I took the picture below at their 75th wedding anniversary. That's my grandson, their great-great grandson with them.


I'm so grateful that I was allowed to become part of their family. I will miss them both. When we got ready to leave her on Thursday, Bob told her we loved her. She said, "I know you do." I'm glad she knows.

6 comments:

Anonymous said...

I too have been with someone on that borderline between life and death, and have had a similar experience. They see things that we can not see. They hear things that we can not hear. They know things that we can not know.

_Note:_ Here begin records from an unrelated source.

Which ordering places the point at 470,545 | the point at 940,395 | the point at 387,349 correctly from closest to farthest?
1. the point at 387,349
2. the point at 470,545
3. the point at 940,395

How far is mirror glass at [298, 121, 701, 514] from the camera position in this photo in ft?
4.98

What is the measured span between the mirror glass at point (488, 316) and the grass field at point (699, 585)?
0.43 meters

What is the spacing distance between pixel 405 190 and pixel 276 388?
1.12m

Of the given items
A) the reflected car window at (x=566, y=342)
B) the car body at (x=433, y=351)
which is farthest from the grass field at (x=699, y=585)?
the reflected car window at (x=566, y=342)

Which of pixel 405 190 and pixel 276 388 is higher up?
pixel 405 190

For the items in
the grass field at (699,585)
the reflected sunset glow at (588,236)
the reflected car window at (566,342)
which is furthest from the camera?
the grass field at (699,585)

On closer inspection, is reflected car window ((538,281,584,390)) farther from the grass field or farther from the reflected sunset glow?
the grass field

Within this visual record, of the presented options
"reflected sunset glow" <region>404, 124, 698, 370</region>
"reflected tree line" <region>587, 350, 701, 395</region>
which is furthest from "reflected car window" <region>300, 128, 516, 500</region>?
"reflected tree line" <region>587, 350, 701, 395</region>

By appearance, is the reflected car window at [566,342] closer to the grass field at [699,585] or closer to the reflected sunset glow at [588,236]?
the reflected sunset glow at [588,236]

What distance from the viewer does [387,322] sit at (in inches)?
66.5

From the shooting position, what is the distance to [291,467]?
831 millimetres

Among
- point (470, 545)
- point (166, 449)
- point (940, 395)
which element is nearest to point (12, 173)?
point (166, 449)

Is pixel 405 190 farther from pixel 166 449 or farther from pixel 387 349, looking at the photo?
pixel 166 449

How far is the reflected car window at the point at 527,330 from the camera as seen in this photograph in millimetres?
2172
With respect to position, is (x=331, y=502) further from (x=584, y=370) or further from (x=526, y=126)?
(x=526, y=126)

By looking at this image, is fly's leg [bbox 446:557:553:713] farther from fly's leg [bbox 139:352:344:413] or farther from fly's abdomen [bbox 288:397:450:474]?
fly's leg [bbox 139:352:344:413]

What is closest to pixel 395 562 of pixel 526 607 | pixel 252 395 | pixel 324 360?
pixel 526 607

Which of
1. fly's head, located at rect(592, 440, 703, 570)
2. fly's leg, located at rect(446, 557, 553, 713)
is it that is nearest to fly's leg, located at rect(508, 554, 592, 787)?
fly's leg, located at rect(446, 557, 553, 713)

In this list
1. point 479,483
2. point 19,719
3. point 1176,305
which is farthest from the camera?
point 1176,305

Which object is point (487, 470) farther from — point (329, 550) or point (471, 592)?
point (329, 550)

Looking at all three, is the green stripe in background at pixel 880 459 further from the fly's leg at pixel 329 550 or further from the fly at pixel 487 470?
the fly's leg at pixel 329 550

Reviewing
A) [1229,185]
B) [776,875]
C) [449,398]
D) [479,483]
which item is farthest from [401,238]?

And there is a profound sense of peace about them.

There's something comforting about that, I think.

Cissy Apple said...

The father of friends is in the hospital now, admitted because he had pneumonia and could no longer breathe on his own. Yesterday they took him off the respirator to "let him go". He's well aware of everything going on, and I can't imagine how hard this had to be on his family to have to make this decision based on what they know their father's wish would be.

Believe it or not, he's still hanging on. The doctor says if he hangs on tomorrow, he'll have a 50/50 chance.

Rita said...

We heard tonight that they moved Great Grandma to a longer care facility. She's feeling a bit better but still sometimes doesn't know what's going on. She's surprised them before, so who knows. Heck, half the time I don't know what's going on either.

Rita said...

Thanks for your comments Jeff. From reading your blog, I know you've experienced some sad losses in your life and found out that you can come out the other side. I didn't think that could happen after my dad died, but I found the experience taught me much more compassion than I had been before.

I wish you and your family well and I love reading how much you love them. Tell each of them to give you an extra hug tonight for being blessed with a loving father.

OK, you don't have to say it all, just tell them to give you an extra hug.

Greybeard said...

Sara Jean and I have been present during the long wait for both her Mother and her twin brother to die.
Like Jeff's comment above, the experience was a gift, watching them slowly, gently slip away.

It was a life-changing event I wouldn't trade for anything.

Rita said...

Exactly GB. It's hard for anyone to understand that such a devastating event can be a gift also. You have to have gone through it with a loved one to understand and explaining it to someone who has not doesn't translate well.